*SELECTED EXCERPT*.
- - -

1427. Perform String Shifts - Solution & Explanation

Prerequisites

Before attempting this problem, you should be comfortable with:

String Manipulation - Understanding string slicing and concatenation operations
Modulo Arithmetic - Handling cases where shift amounts exceed string length
Array Traversal - Iterating through the shift operations array

1. Simulation

Intuition

A left shift moves characters from the front to the back, while a right shift moves characters from the back to the front. We can simulate each shift operation directly by slicing the string. Taking modulo of the shift amount by the string length handles cases where the shift exceeds the string size, since shifting by the full length returns the original string.

Algorithm

Iterate through each shift operation (direction, amount).
Take amount modulo the string length to handle large shifts.
If direction is 0 (left shift), move the first amount characters to the end: s = s[amount:] + s[:amount].
If direction is 1 (right shift), move the last amount characters to the front: s = s[-amount:] + s[:-amount].
Return the final string after all shifts.

class Solution:
    def stringShift(self, s: str, shift: List[List[int]]) -> str:
        for direction, amount in shift:
            amount %= len(s)

- - -

*COLLECTED MATERIAL*.
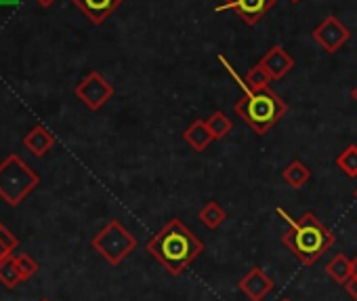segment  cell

- - -

*PARTS OF THE EXERCISE*.
(A) In the string-shift explanation, what assignment does the algorithm use to update s when the direction is 1?
(B) Write the next part of the string-shift explanation, picking up right after its last line of code.

*ANSWERS FOR THIS EXERCISE*.
(A) s = s[-amount:] + s[:-amount]

(B)
            if direction == 0:
                # Move necessary amount of characters from start to end
                s = s[amount:] + s[:amount]
            else:
                # Move necessary amount of characters from end to start
                s = s[-amount:] + s[:-amount]
        return s

class Solution {
    public String stringShift(String s, int[][] shift) {
        int len = s.length();

        for (int[] move : shift) {
            int direction = move[0];
            int amount = move[1] % len;
            if (direction == 0) {
                // Move necessary amount of characters from front to end
                s = s.substring(amount) + s.substring(0, amount);
            } else {
                // Move necessary amount of characters from end to front
                s =
                    s.substring(len - amount) +
                    s.substring(0, len - amount);
            }
        }
        return s;
    }
}

class Solution {
public:
    string stringShift(string s, vector<vector<int>>& shift) {
        int len = s.length();

        for (auto move : shift) {
            int direction = move[0];
            int amount = move[1] % len;
            if (direction == 0) {
                // Move necessary amount of characters from start to end
                s = s.substr(amount) + s.substr(0, amount);
            } else {
                // Move necessary amount of characters from end to start
                s = s.substr(len - amount) +
                    s.substr(0, len - amount);
            }
        }
        return s;
    }
};

class Solution {
    /**
     * @param {string} s
     * @param {number[][]} shift
     * @return {string}
     */
    stringShift(s, shift) {
        const len = s.length;

        for (const move of shift) {
            const direction = move[0];
            const amount = move[1] % len;

            if (direction === 0) {
                // Move necessary amount of characters from front to end
                s = s.substring(amount) + s.substring(0, amount);
            } else {
                // Move necessary amount of characters from end to front
                s = s.substring(len - amount) + s.substring(0, len - amount);
            }
        }

        return s;
    }
}

public class Solution {
    public string StringShift(string s, int[][] shift) {
        int len = s.Length;

        foreach (var move in shift) {
            int direction = move[0];
            int amount = move[1] % len;
            if (direction == 0) {
                // Move necessary amount of characters from front to end
                s = s.Substring(amount) + s.Substring(0, amount);
            } else {
                // Move necessary amount of characters from end to front
                s = s.Substring(len - amount) + s.Substring(0, len - amount);
            }
        }
        return s;
    }
}

func stringShift(s string, shift [][]int) string {
    n := len(s)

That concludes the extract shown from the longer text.